Friday, February 25, 2011

Reflections on Wisdom and Wedding Registries

My mom once mentioned to me that the point of bridal showers used to be for generations of women with experience of marriage to bestow their knowledge unto young brides who could then benefit from what they'd learned. I think it's a shame that our generation no longer gets those benefits. Instead, I've registered for exactly the things *I* want. We're making these choices with no first-hand knowledge of what marriage will entail. I'll be benefitting from product descriptions and Amazon.com reviews, not aunts and great-aunts and cousins with hundreds of years of married life between them. How indicative of our independent, self-sufficient, isolated, and soulless society. 

Our engagement presents were uniformly generous, thoughtful, and much-appreciated. All stand out in some way - some were handmade, some particularly generous, some particularly "us." Two stick out because, I've realized, they hearken back to this idea of gleaning wisdom from those who have come before us - even if, in certain cases, they've come less than a year before us! Our friends Jeff and Michelle got us The Marriage Covenant by Derek Prince, complete with a note about how valuable they'd found it when they read it in Pre-Cana, and which concepts they'd found particularly useful in their relationship. We, of course, made a point of reading it and discussing the parts they'd found worthwhile, wanting to gain from their experience of having been just where we are - even if they'd only been there a few months ago! (They weren't even married yet!)

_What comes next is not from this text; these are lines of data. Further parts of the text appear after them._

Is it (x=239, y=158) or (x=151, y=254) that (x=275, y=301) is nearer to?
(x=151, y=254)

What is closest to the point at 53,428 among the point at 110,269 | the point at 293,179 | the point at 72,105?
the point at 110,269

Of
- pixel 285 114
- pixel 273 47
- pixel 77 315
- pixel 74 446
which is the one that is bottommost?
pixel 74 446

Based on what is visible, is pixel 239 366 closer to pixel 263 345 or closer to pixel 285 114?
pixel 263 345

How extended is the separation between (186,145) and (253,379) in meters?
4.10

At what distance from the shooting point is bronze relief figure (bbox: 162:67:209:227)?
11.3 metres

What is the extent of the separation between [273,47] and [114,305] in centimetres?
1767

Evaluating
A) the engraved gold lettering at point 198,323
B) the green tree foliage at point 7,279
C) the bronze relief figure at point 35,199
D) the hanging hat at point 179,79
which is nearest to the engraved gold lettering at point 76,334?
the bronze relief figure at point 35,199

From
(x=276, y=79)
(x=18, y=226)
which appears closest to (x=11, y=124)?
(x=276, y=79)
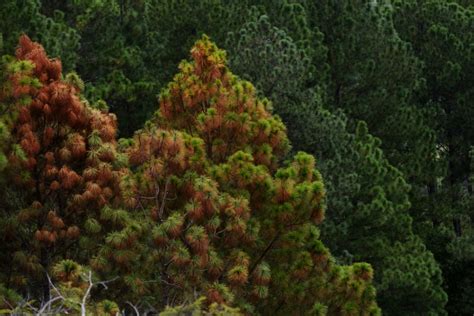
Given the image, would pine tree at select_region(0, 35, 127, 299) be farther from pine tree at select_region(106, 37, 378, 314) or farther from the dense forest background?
pine tree at select_region(106, 37, 378, 314)

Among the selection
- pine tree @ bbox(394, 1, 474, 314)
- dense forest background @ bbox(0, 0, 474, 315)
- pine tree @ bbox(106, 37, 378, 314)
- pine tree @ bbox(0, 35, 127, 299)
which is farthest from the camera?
pine tree @ bbox(394, 1, 474, 314)

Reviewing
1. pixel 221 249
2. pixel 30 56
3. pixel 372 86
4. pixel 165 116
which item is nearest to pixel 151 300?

The other "wisdom" gift we got was from my cousins Laura and Keith and their family. Laura wrote in the card, "So I thought to myself, 'What do all "old-married" Gatto women need? A black coffee pot!'" (We cousins are Gatto women, though none of us by name, and a "black coffee pot" is what we call what other people seem to refer to as an "espresso maker." I searched for "black coffee pot," and all I got were pictures of brown coffee pots that were black!) At the time, I couldn't have told you why, but a huge grin spread over my face when I opened Laura and Keith's gift. It was clear that she was drawing on her 9 (?) years of marriage and her knowledge of what our family's party hosting practices look like and figuring out exactly what I needed. I felt inducted in adulthood. I imagined future Sunday dinners, serving black coffee to my husband, cousins, uncles, Grandpa. I didn't have to worry about whether I wanted or needed a black coffee pot, because someone else had taken it upon herself to share her wisdom with me. What a perfect system!

I recognize my idealistic nostalgia for what it is. I understand that in the pre-registry days, people used to get 6 toasters as wedding gifts, because there was no way of organizing who was passing on which bits of wisdom. But what's worse? Duplicate wisdoms, or ignoring our need to turn to others for wisdom?